— JOBS —
• a. Set down the passage of the review of Clay word for word, starting at "Tuesday, July 04, 2006" and ending at "to its conclusion.".
• b. In the opening paragraph of the review of Clay, what are all the things the reviewer says you could meet or do in one of David Almond's stories?

--- BEGIN SUPPLIED TEXT ---

Fuse #8

Tuesday, July 04, 2006

Review of the Day: Clay

I’ve read enough David Almond books by now to know that when you pick a story of his up, you have no idea what’s in store for you. You could meet a man with the wings of a bird or a fellow obsessed with death and dark coal-lined caves. You even could stumble into a fire-eater at the cusp of the Cuban Missile Crisis. And now you could create life out of dull dead clay. Almond’s newest book stands firmly as a teen novel, but with more darkness, doubt, and terror than he’s ever attempted in his previous works. It seems as though Almond is going for something bigger and grander than he’s ever done before. The result is a book, beautiful and horrendous in turns, that demands you read it through to its conclusion.

Davie’s life isn’t odd at the start. Living in a northern English town, he's a young teen who works as an alter boy with his friend Geordie and has a longstanding, if half-hearted, feud with the local Protestants. Then Stephen Rose comes to town. He doesn’t look like much, but the rumors start flying about him pretty fast. He was training to be a priest and then quit. No... wait... he was teaching the other students black magic and then got kicked out. Or maybe he’s just a normal kid who’s father died and who’s mother went insane on him. Davie reluctantly befriends Stephen, then slowly gets sucked into the boy’s sad strange world. Stephen's an artist who crafts remarkably realistic figures out of clay. Now he has a project in mind for which he needs Davie. It's a project worthy of Frankenstein himself. The creation of life out of nothing.

--- END SUPPLIED TEXT ---
--- BEGIN ENTRIES ---

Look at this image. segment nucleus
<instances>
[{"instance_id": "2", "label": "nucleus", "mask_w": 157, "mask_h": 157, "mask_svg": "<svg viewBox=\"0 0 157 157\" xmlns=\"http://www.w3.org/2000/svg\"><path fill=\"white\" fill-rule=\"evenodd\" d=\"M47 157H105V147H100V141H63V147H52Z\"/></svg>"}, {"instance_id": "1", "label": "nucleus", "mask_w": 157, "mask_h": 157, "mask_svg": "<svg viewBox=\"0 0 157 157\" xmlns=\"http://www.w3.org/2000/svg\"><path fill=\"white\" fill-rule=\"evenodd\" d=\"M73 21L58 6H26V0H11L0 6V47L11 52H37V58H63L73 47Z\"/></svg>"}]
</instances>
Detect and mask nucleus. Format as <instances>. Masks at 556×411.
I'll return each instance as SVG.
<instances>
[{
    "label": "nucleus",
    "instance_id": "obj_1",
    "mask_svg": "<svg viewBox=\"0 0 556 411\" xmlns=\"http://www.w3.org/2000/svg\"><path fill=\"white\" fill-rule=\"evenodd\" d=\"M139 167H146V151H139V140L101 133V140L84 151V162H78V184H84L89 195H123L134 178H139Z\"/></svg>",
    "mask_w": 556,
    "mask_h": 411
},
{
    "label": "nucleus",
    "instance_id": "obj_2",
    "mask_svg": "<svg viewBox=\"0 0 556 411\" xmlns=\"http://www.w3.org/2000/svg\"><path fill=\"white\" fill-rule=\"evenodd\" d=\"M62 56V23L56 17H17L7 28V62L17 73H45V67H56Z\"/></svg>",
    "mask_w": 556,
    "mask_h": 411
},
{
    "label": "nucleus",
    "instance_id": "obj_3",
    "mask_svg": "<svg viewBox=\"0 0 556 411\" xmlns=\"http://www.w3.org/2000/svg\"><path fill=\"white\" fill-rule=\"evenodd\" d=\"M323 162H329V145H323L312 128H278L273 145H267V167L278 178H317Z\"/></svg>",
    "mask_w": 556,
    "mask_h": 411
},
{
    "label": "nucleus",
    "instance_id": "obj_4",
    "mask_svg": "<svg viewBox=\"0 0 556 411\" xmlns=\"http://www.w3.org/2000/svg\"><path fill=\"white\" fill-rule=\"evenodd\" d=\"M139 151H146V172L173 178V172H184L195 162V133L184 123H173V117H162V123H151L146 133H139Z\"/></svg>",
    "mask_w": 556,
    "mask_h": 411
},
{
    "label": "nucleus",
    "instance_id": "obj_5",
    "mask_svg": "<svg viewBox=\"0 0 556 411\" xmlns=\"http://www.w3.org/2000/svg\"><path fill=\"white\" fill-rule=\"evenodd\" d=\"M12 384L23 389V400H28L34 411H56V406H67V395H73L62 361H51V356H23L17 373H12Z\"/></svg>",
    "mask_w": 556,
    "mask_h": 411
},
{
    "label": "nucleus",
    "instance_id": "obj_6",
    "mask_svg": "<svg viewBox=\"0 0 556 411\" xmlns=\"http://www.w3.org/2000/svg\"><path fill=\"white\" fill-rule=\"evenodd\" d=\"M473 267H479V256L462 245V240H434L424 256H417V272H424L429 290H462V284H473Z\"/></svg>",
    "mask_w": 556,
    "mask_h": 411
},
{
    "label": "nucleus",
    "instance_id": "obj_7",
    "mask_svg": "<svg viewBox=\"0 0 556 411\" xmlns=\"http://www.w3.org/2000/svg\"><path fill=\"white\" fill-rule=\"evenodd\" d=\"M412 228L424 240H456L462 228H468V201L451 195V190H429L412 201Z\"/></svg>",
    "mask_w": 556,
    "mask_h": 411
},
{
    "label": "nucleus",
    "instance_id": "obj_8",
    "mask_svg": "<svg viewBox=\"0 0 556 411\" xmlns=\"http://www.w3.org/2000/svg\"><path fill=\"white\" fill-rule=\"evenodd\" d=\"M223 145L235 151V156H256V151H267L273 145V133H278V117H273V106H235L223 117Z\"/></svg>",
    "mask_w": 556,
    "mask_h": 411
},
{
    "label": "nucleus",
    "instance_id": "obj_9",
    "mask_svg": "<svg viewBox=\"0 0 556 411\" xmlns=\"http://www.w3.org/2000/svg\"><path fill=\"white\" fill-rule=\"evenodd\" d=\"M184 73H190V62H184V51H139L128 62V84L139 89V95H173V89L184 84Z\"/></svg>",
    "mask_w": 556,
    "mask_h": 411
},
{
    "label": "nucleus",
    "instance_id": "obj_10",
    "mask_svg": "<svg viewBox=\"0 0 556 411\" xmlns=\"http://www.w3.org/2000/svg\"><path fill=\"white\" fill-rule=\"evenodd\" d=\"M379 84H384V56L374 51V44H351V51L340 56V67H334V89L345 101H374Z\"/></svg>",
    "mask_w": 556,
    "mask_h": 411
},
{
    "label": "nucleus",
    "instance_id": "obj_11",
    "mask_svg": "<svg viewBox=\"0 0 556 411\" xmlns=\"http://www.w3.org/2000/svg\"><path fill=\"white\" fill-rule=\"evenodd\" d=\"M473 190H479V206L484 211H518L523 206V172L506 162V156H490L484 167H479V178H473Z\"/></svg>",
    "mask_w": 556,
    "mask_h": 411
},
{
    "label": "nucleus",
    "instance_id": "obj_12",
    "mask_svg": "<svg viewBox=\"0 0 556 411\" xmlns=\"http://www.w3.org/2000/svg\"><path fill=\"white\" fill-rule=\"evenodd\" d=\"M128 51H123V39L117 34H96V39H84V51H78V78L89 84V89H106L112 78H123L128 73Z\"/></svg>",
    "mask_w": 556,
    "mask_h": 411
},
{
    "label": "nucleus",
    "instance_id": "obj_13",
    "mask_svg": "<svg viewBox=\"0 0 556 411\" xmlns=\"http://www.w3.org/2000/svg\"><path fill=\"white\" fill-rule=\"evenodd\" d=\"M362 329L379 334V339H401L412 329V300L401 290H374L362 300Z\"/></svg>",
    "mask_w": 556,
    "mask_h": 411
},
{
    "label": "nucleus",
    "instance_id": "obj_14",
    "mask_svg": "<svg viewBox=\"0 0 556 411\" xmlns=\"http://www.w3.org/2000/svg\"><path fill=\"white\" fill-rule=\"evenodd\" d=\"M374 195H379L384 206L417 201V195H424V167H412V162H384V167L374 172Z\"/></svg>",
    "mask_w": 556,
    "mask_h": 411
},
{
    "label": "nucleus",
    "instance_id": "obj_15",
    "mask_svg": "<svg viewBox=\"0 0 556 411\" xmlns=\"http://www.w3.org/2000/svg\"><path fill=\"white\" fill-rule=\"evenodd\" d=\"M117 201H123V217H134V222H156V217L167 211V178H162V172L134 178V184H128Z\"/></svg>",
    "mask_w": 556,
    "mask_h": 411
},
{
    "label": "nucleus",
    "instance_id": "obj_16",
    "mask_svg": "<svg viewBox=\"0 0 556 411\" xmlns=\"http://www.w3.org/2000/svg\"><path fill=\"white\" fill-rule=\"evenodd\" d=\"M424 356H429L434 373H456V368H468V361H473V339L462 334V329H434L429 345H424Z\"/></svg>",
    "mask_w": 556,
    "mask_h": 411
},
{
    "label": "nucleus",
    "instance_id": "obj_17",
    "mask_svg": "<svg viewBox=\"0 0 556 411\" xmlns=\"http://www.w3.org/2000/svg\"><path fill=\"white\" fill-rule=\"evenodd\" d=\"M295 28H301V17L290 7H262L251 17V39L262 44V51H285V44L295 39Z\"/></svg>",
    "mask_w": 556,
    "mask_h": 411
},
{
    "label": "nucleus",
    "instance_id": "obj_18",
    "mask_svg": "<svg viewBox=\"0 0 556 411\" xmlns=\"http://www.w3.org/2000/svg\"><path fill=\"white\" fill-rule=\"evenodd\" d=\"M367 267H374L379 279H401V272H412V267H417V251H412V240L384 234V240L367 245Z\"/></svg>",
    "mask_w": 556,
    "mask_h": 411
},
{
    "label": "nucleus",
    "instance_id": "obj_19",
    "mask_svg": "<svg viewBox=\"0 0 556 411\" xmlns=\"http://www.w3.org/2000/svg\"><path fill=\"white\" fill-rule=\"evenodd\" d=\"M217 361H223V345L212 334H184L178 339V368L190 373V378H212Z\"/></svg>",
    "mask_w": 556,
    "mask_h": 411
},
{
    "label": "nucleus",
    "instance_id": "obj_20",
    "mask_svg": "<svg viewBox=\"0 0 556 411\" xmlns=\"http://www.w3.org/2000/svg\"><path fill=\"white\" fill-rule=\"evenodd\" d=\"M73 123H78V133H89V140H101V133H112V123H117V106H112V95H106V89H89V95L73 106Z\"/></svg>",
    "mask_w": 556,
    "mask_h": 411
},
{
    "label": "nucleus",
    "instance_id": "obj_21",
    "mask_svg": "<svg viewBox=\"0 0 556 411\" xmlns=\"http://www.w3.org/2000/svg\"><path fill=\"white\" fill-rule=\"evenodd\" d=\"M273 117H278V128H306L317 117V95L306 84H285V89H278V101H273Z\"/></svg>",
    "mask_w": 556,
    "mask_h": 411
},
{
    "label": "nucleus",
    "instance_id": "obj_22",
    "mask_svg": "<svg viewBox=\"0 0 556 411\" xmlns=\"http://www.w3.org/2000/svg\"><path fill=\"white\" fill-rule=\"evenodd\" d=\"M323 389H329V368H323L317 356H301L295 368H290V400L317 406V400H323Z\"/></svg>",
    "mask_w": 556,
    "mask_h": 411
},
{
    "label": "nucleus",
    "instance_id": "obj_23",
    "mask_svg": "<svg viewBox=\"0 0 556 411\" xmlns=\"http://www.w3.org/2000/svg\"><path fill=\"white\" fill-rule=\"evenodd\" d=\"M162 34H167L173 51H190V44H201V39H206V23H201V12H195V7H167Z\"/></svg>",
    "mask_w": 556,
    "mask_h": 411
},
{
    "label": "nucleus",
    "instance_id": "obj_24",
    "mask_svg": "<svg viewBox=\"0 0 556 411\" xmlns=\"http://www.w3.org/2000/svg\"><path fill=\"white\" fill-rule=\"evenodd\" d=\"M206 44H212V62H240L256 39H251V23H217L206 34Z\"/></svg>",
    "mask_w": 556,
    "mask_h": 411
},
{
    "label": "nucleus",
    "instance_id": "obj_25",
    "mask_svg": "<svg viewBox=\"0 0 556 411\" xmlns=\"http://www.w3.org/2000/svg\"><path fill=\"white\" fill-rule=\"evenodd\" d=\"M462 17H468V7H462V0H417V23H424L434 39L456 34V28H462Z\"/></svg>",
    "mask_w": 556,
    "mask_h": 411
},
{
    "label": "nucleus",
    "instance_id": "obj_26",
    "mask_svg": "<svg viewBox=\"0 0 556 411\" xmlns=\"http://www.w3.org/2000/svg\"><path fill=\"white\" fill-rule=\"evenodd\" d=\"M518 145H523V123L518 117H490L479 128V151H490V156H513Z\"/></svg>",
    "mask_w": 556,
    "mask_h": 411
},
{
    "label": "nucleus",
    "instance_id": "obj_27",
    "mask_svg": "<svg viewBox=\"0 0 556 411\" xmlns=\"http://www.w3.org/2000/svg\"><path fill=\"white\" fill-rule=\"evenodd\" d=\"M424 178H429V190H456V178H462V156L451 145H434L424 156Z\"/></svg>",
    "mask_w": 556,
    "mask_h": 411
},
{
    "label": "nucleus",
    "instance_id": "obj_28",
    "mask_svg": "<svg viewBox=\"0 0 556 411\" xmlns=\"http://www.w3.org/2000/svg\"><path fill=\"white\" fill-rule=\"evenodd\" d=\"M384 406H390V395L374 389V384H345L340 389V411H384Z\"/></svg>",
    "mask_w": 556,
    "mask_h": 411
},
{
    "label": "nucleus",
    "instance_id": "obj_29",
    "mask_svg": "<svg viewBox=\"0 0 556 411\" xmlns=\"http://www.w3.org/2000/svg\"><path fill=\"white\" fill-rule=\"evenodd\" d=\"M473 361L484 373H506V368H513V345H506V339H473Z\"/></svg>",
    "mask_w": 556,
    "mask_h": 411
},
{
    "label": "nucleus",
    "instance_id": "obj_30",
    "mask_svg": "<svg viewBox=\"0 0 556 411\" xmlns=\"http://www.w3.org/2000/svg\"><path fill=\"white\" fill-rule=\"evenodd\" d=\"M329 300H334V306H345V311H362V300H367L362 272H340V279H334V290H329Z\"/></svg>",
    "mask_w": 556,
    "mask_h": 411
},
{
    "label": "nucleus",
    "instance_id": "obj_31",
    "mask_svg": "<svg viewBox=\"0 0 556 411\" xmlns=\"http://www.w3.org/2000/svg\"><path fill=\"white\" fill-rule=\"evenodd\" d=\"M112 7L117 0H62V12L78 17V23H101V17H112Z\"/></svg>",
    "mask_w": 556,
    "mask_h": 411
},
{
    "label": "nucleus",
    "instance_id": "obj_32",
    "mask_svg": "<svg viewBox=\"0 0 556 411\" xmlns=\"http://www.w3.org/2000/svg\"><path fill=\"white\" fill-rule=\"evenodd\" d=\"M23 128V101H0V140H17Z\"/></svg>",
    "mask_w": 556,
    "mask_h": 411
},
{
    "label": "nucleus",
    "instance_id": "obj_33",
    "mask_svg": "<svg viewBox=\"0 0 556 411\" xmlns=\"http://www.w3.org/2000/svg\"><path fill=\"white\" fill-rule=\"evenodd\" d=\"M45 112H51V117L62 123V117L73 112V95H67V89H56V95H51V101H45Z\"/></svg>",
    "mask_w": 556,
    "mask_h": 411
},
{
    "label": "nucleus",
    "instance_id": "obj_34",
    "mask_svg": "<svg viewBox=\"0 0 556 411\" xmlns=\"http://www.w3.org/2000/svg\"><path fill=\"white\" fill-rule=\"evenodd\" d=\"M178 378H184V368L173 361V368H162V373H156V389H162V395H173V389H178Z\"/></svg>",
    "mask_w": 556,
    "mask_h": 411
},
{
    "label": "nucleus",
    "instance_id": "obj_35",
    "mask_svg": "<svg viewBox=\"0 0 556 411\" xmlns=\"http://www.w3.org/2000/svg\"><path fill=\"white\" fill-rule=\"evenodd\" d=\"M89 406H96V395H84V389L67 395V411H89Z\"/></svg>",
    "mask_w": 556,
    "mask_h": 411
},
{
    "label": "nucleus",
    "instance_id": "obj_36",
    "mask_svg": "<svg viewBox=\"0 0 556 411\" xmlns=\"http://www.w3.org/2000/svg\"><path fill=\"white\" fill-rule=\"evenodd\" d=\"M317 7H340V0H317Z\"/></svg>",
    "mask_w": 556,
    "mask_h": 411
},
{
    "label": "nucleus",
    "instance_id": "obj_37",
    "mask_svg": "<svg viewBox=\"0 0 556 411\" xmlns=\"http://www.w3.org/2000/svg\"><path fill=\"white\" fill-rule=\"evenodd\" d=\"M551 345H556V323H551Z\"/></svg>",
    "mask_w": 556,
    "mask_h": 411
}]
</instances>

--- END ENTRIES ---

— EXPECTED RESPONSES —
• a.
Tuesday, July 04, 2006

Review of the Day: Clay

I’ve read enough David Almond books by now to know that when you pick a story of his up, you have no idea what’s in store for you. You could meet a man with the wings of a bird or a fellow obsessed with death and dark coal-lined caves. You even could stumble into a fire-eater at the cusp of the Cuban Missile Crisis. And now you could create life out of dull dead clay. Almond’s newest book stands firmly as a teen novel, but with more darkness, doubt, and terror than he’s ever attempted in his previous works. It seems as though Almond is going for something bigger and grander than he’s ever done before. The result is a book, beautiful and horrendous in turns, that demands you read it through to its conclusion.

• b.
- Meet a man with the wings of a bird
- Meet a fellow obsessed with death and dark coal-lined caves
- Stumble into a fire-eater at the cusp of the Cuban Missile Crisis
- Create life out of dull dead clay